Le meurtrier présumé d'un étudiant tunisien, Afif Chebil, dont le cadavre a été retrouvé découpé dans des sacs poubelle en Seine-Saint-Denis, a été arrêté en Tunisie après avoir tenté de se suicider, a-t-on appris jeudi de sources concordantes.

L'homme a été "placé sous garde policière à l'hôpital", a précisé une source judiciaire à l'AFP. Un mandat d'arrêt international avait été lancé jeudi matin contre lui. D'après une source proche de l'enquête, il pourrait avoir agi sur fond de différend financier ou bien de drame passionnel.

Une source proche de la famille de la victime affirme que le meurtrier présumé est originaire de la même ville que sa victime, M'saken, dans l'est de la Tunisie et habitait en France. Les proches d'Afif auraient désigné quelques jours après les faits ce suspect aux enquêteurs, selon cette source.

Ceux-ci auraient ensuite trouvé des empreintes l'incriminant, mais l'homme a eu le temps de rentrer en Tunisie et a finalement "été arrêté sur la côte" après avoir tenté de se suicider "en sautant d'une falaise", a affirmé cette source.

"Nous souhaitons qu'il soit jugé en Tunisie" a affirmé à l'AFP l'oncle de la victime, Fakher Youssef.
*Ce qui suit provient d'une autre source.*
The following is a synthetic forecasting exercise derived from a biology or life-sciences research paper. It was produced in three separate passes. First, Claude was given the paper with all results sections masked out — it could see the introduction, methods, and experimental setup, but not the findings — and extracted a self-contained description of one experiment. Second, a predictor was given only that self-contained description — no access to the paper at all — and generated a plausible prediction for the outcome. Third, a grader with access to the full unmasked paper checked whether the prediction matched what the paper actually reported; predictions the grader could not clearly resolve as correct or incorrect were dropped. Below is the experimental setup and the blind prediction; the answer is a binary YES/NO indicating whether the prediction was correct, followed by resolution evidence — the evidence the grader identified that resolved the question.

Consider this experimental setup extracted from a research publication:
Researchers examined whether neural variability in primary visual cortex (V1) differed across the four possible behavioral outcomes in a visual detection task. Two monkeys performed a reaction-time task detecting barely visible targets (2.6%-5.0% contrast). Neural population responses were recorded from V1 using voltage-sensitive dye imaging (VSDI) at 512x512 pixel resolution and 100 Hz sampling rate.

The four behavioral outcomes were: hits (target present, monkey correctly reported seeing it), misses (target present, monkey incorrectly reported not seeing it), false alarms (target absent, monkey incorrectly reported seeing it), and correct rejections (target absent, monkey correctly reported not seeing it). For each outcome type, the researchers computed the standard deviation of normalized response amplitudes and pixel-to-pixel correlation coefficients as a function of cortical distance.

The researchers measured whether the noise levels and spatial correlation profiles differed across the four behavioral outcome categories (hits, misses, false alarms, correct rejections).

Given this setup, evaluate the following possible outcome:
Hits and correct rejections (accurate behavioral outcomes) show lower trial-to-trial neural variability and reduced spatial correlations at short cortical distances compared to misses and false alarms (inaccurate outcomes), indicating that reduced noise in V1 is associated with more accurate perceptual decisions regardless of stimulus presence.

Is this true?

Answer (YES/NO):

Son corps y est arrivé jeudi, par avion, et devrait être inhumé vendredi à M'saken.

L'affaire avait commencé le 2 septembre par la découverte par des passants, dans trois sacs poubelle déposés sur un trottoir de Villepinte d'un corps découpé en morceaux. Selon une source policière, il avait été égorgé avant d'être découpé en morceaux à l'aide d'une scie à métaux.
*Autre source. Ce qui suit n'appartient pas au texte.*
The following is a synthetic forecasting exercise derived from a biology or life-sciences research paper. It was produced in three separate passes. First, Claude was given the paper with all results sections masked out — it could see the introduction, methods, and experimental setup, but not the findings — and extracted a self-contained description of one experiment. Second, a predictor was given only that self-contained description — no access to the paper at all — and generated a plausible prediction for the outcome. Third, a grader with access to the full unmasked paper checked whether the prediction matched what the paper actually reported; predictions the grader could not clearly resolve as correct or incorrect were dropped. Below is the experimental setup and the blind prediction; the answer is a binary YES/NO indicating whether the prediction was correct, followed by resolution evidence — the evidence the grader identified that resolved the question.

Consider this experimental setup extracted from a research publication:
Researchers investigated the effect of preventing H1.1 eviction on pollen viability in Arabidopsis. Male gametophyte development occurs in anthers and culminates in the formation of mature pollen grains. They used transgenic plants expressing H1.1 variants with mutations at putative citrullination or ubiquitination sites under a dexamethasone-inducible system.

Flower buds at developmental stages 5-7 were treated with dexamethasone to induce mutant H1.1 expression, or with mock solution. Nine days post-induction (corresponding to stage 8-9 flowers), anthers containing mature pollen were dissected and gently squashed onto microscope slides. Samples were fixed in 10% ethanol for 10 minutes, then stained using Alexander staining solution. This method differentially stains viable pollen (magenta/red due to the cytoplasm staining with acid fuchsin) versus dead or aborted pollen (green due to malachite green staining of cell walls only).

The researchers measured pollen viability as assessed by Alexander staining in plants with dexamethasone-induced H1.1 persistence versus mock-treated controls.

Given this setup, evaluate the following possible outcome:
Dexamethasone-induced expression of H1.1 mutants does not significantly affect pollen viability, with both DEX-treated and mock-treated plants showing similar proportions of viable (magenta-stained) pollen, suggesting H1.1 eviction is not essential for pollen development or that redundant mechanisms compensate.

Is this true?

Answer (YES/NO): NO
Rien n'avait filtré sur l'enquête, confiée par le parquet de Bobigny aux spécialistes de la brigade criminelle à Paris, avant que des proches de la victime n'annoncent mardi qu'il s'agissait de cet étudiant parisien porté disparu.

Issu d'une famille de cinq enfants, Afif Chebil aurait fêté ses 20 ans dans un mois. Le jeune homme était arrivé en France le 27 août pour suivre des études de maths et d'informatique à l'université Paris-VII (Paris Diderot). Pendant les quelques jours qu'il a passés en France, il résidait seul chez un ami de son père à Aulnay-sous-Bois, ville voisine de Villepinte.

Ses proches racontent l'avoir vu sur Skype pour la dernière fois à minuit le 31 août. "Il allait se coucher, il était tout à fait normal", selon oncle, qui le décrit comme un jeune homme "instruit" et "pas particulièrement aventureux".

En Tunisie, où le décès a suscité de l'émoi, plusieurs pages Facebook ont été ouvertes en hommage au jeune homme. Deux rassemblements sont annoncés sur le réseau social pour vendredi, l'un devant l'ambassade de Tunisie à Paris, l'autre devant l'école d'achitecture de Tunis où Afif Chebil avait étudié.